▶ PROBLEM DETAILS: The reply must repeat each entry exactly and contain no pictures.

───── ENTRIES SHOWN

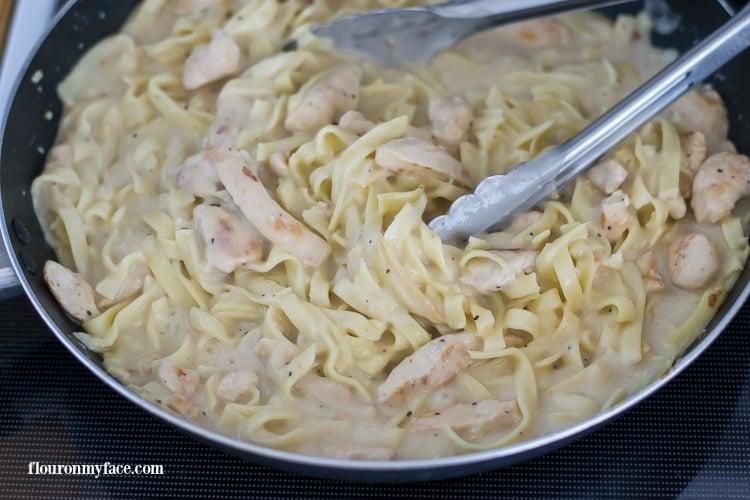Adding the Tyson® Meal Kit Alfredo Sauce to the pan via flouronmyface.com AD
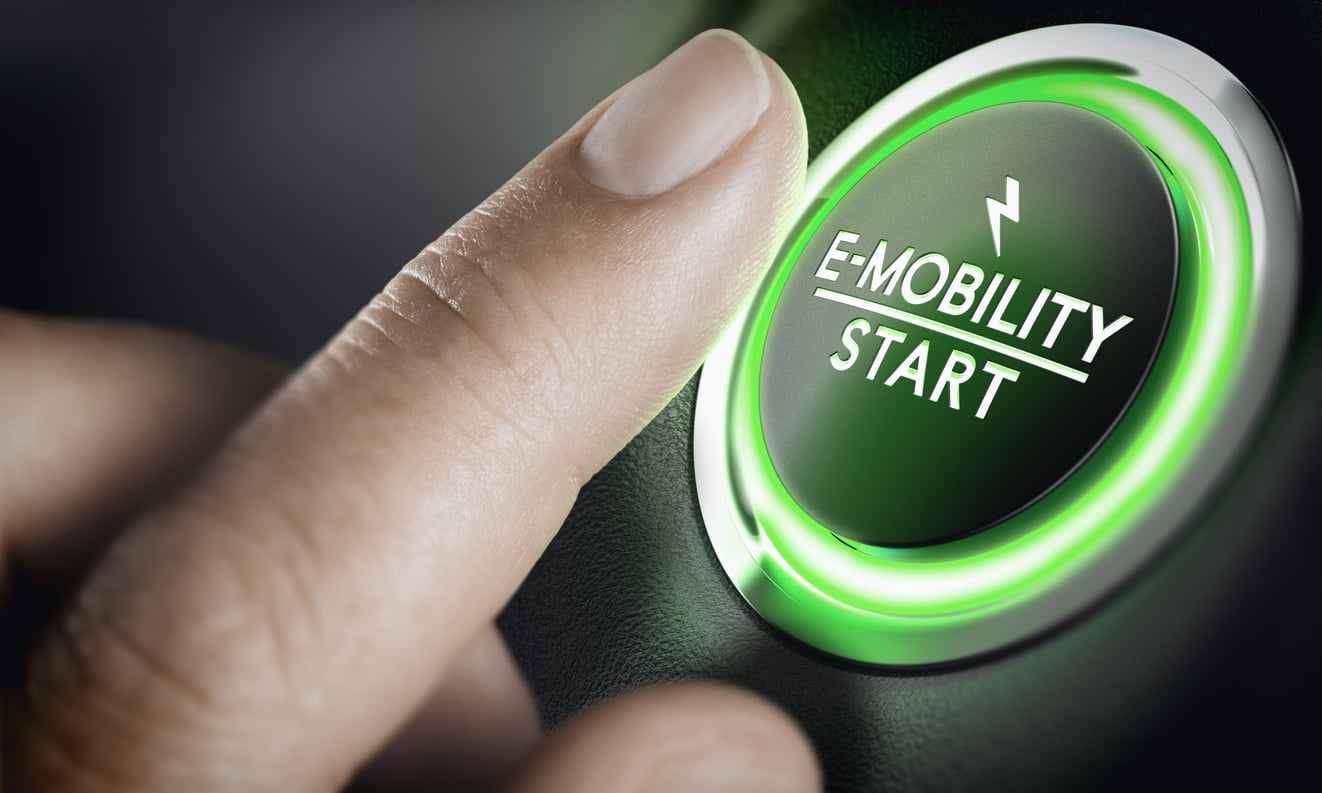 """finger over a green-lit car button labeled """"e-mobility start"""""""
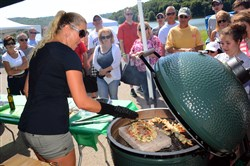 Linkie Marais demonstrates how to cook with the Big Green Egg grill in the seventh annual Big Green Egg festival at Moraine State Park in Portersville.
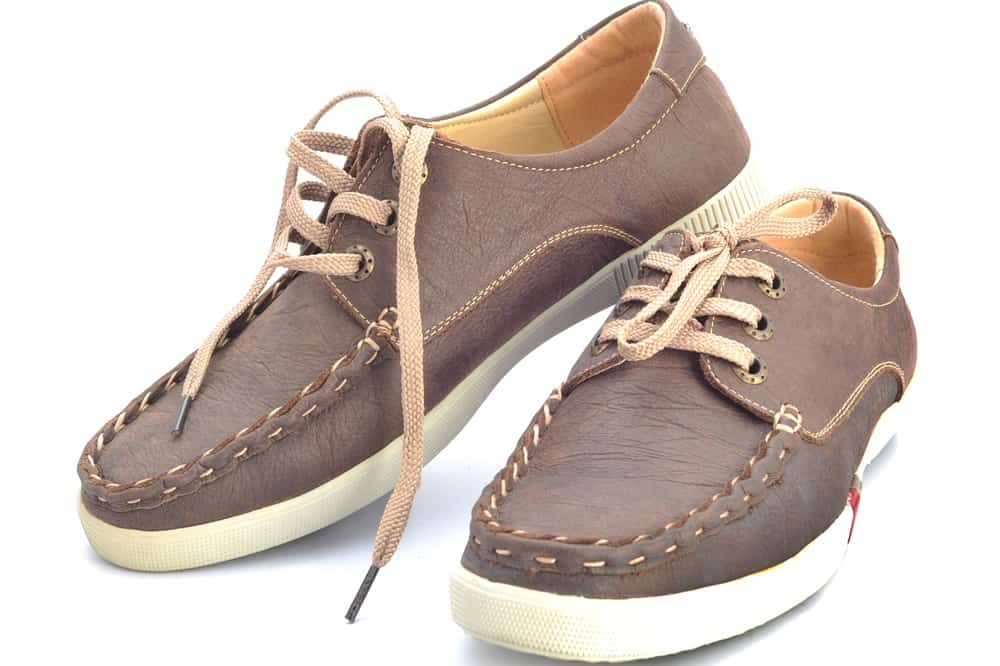 This is a close look at a pair of brown Cowhide shoes.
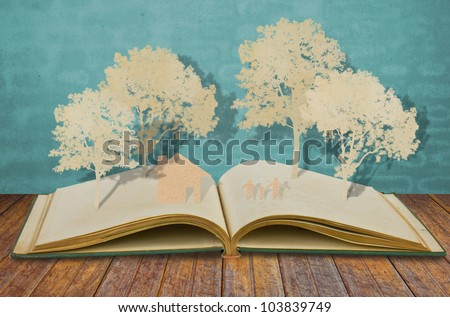 Paper cut of family symbol on old book  ( House,Tree,Mom,Dad,Child  ) - stock photo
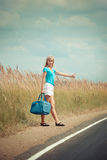 Hitchhiking girl votes on road Stock Photos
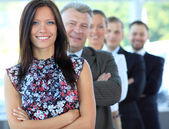Stylish young businesswoman with her successful business team at office — Stockfoto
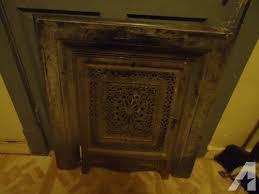 old antique cast iron fireplace door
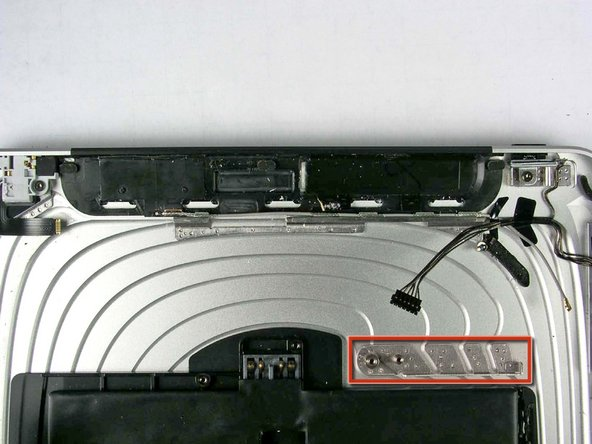 The iPad 3G has a black plastic strip along the top edge of the rear case for transmission of signals. The large black plastic piece at the top of this picture is the 3G antenna assembly.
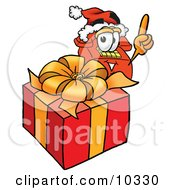 Clipart Picture Of A Red Telephone Mascot Cartoon Character Standing By A Christmas Present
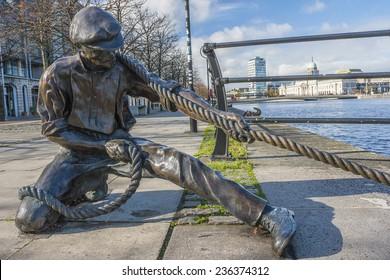 Dublin, Ireland - Oct 25, 2014: The Linesman statue at Liffey river in Dublin, Ireland on October 25, 2014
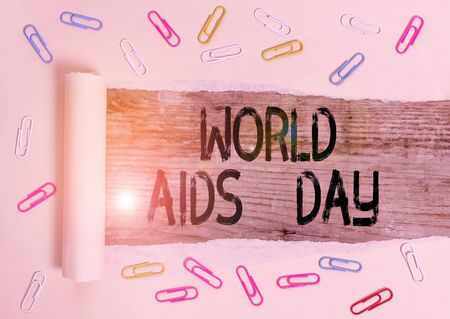 Conceptual hand writing showing World Aids Day. Concept meaning 1st December dedicated to raising awareness of the AIDS Paper clip and torn cardboard on wood classic table backdrop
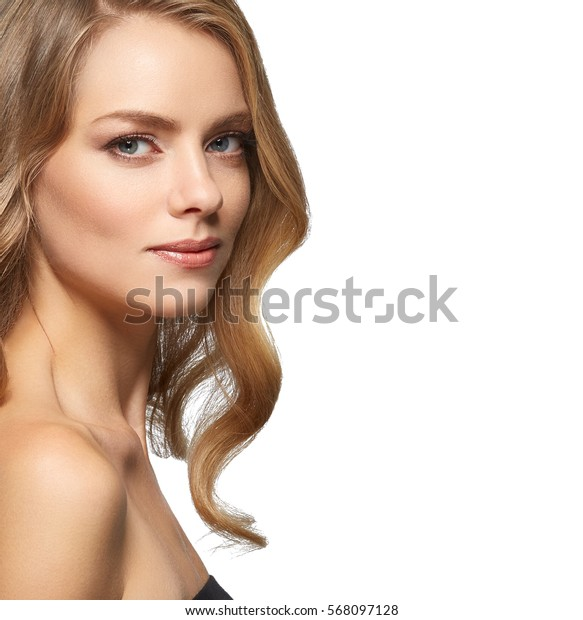 Beauty Woman face Portrait Beautiful Spa model Girl with Perfect Fresh Clean Skin. Blonde model looking camera smiling nude makeup Youth and Skin Care Concept. Isolated on a white background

──────────

▶ ANSWER TO THE PROBLEM:
Adding the Tyson® Meal Kit Alfredo Sauce to the pan via flouronmyface.com AD
 """finger over a green-lit car button labeled """"e-mobility start"""""""
 Linkie Marais demonstrates how to cook with the Big Green Egg grill in the seventh annual Big Green Egg festival at Moraine State Park in Portersville.
 This is a close look at a pair of brown Cowhide shoes.
 Paper cut of family symbol on old book  ( House,Tree,Mom,Dad,Child  ) - stock photo
 Hitchhiking girl votes on road Stock Photos
Stylish young businesswoman with her successful business team at office — Stockfoto
 old antique cast iron fireplace door
 The iPad 3G has a black plastic strip along the top edge of the rear case for transmission of signals. The large black plastic piece at the top of this picture is the 3G antenna assembly.
 Clipart Picture Of A Red Telephone Mascot Cartoon Character Standing By A Christmas Present
 Dublin, Ireland - Oct 25, 2014: The Linesman statue at Liffey river in Dublin, Ireland on October 25, 2014
 Conceptual hand writing showing World Aids Day. Concept meaning 1st December dedicated to raising awareness of the AIDS Paper clip and torn cardboard on wood classic table backdrop
 Beauty Woman face Portrait Beautiful Spa model Girl with Perfect Fresh Clean Skin. Blonde model looking camera smiling nude makeup Youth and Skin Care Concept. Isolated on a white background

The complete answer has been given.